Parfois, un tournoi commence non pas avec des feux d'artifice, mais avec une pause silencieuse—comme la première note d'une symphonie jouée plus doucement que prévu. Dans l'espace résonnant du Tokyo Dome, où l'anticipation flottait dans l'air et des milliers de voix portaient les couleurs de Taïwan, le premier chapitre de la Coupe du Monde de Baseball s'est déroulé avec un ton plus sobre que beaucoup ne l'avaient imaginé.
Pour Taïwan, le premier match est arrivé comme une promesse soigneusement emballée. Les gradins scintillaient de drapeaux rouges et blancs, et le rythme des tambours et des chants transformait le stade en quelque chose qui ressemblait presque à un foyer. Pourtant, le baseball, comme il le rappelle souvent à ses joueurs et à ses spectateurs, peut être un conteur imprévisible. Lorsque le dernier retrait s'est installé dans un gant, le tableau d'affichage affichait 0–3 en faveur de l'Australie, laissant Taïwan avec une défaite précoce qui redessine maintenant le chemin à venir.
Le match lui-même a porté des moments de résilience. Le lanceur partant de Taïwan a livré une performance posée, maintenant l'Australie sans point pendant quatre manches tout en ne permettant que deux coups sûrs. Mais l'équilibre délicat du match a commencé à pencher au milieu des manches, lorsqu'un home run solo a brisé le silence et a donné l'avantage à l'Australie. À partir de là, l'alignement adverse a lentement élargi l'écart, tandis que l'attaque taïwanaise peinait à débloquer les lanceurs adverses. À la fin des neuf manches, l'alignement taïwanais n'avait produit que trois coups sûrs, laissant les opportunités de marquer juste hors de portée.
Il y avait d'autres préoccupations également, des ombres subtiles qui ont suivi la défaite. Le capitaine Chen Chieh-hsien a été contraint de quitter le match après avoir été frappé par un lancer, soulevant des questions sur son état. Avec un autre frappeur clé déjà écarté par une blessure avant le début du tournoi, la possibilité d'absences supplémentaires a silencieusement approfondi l'incertitude entourant l'alignement de l'équipe.
Pourtant, les tournois ne s'arrêtent que rarement pour s'attarder sur la déception. Un autre match attend juste au-delà de l'horizon, et pour Taïwan, cet horizon arrive rapidement : une rencontre avec le Japon.
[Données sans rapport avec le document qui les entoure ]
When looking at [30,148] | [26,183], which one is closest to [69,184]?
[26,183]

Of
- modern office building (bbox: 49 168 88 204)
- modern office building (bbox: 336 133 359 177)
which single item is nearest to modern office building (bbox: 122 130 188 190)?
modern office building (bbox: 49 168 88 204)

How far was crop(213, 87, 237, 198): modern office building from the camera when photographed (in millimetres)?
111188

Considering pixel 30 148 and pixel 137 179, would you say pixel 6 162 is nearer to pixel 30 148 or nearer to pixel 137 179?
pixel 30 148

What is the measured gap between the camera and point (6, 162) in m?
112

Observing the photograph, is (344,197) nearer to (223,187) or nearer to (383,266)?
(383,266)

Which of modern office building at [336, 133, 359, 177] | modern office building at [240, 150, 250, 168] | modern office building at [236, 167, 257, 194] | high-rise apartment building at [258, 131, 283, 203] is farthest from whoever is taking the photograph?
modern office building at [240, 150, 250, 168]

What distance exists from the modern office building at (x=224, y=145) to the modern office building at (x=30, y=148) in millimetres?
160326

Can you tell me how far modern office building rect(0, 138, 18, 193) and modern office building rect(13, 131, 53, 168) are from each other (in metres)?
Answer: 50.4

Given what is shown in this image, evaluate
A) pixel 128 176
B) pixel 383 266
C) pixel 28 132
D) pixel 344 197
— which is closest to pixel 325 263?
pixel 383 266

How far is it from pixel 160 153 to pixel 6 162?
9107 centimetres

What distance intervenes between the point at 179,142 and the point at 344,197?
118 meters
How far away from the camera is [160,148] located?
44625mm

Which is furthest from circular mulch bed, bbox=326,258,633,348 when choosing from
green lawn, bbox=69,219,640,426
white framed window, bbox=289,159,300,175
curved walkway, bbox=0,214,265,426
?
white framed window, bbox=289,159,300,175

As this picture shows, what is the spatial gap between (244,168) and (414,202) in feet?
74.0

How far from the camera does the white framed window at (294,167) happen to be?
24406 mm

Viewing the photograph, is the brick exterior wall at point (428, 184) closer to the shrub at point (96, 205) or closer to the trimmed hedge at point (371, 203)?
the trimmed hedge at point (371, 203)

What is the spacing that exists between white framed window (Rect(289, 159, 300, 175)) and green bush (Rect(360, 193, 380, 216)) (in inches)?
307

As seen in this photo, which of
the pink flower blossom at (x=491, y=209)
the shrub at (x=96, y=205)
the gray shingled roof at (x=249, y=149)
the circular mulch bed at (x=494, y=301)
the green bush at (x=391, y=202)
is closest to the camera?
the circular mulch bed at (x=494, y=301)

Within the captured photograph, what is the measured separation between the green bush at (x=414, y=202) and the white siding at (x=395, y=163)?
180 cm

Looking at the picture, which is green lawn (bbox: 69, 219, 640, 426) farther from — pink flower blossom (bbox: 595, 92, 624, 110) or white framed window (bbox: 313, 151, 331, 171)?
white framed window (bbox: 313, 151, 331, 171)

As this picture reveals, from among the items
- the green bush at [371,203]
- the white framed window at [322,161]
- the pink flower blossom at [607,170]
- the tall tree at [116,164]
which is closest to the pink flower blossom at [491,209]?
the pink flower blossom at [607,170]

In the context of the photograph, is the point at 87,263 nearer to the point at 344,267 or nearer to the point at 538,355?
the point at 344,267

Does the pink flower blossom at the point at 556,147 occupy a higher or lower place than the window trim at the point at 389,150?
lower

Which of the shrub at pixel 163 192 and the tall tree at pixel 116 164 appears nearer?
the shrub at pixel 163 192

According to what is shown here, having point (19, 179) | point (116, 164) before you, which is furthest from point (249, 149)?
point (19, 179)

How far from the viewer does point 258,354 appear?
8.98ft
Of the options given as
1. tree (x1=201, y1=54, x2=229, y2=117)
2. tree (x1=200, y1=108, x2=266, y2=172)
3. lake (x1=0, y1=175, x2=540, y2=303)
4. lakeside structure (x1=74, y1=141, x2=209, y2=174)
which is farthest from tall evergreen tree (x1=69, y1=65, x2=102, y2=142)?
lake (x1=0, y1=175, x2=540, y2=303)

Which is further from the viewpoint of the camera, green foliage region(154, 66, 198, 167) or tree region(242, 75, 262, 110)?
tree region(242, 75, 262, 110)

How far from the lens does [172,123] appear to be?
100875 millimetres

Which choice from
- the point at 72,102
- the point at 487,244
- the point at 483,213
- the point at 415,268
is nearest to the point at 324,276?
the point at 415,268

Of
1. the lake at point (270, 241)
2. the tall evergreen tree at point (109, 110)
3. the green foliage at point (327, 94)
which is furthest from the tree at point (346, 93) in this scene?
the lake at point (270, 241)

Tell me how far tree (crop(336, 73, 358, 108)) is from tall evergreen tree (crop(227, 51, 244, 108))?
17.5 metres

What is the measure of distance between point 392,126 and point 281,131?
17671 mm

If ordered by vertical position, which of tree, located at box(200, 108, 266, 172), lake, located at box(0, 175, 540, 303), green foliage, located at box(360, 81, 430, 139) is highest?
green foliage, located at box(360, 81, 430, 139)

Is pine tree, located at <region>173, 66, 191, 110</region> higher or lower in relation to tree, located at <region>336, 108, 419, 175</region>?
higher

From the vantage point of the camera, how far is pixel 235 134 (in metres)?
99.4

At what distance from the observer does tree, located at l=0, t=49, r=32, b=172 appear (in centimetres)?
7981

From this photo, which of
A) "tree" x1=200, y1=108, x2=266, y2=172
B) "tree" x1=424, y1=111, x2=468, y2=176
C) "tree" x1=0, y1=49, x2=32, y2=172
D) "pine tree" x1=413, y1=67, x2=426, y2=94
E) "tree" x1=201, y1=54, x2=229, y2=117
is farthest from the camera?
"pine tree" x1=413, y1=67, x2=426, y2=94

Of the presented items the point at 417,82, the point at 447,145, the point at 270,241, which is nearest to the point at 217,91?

L'affrontement porte son propre poids. Le Japon entre dans le tournoi comme l'une des équipes les plus fortes du baseball international, avec un effectif rempli de stars établies et de frappeurs puissants. Le manager de Samurai Japan, Hirokazu Ibata, a reconnu le défi des matchs d'ouverture dans les grands tournois, notant que le stress et les rythmes inconnus peuvent influencer les performances précoces. En même temps, il a souligné l'importance de jouer de manière agressive dès le premier lancer et d'aborder le match avec une concentration totale.
Du côté de Taïwan, le ton reste mesuré mais déterminé. Après la défaite, le manager Tseng Hao-chu a parlé avec une responsabilité tranquille, reconnaissant la déception tout en exprimant sa gratitude aux nombreux fans qui ont rempli les gradins. Même si le prochain adversaire se profile, il a formulé la tâche simplement : donner le meilleur de soi sur le terrain, quelle que soit la réputation ou la force de l'adversaire.
Et ainsi, le tournoi continue d'avancer, comme les tournois le font toujours.
Une seule défaite lors du match d'ouverture peut sembler lourde, surtout lorsque les attentes sont élevées et que la foule est bruyante. Mais dans la longue narration du baseball, un premier chapitre décide rarement de la fin. Taïwan se tourne maintenant vers son prochain match avec urgence, tandis que le Japon se prépare pour son propre premier pas dans la compétition. Entre eux se trouve une autre soirée sur le diamant—une histoire de plus attendant d'être écrite, lancer par lancer.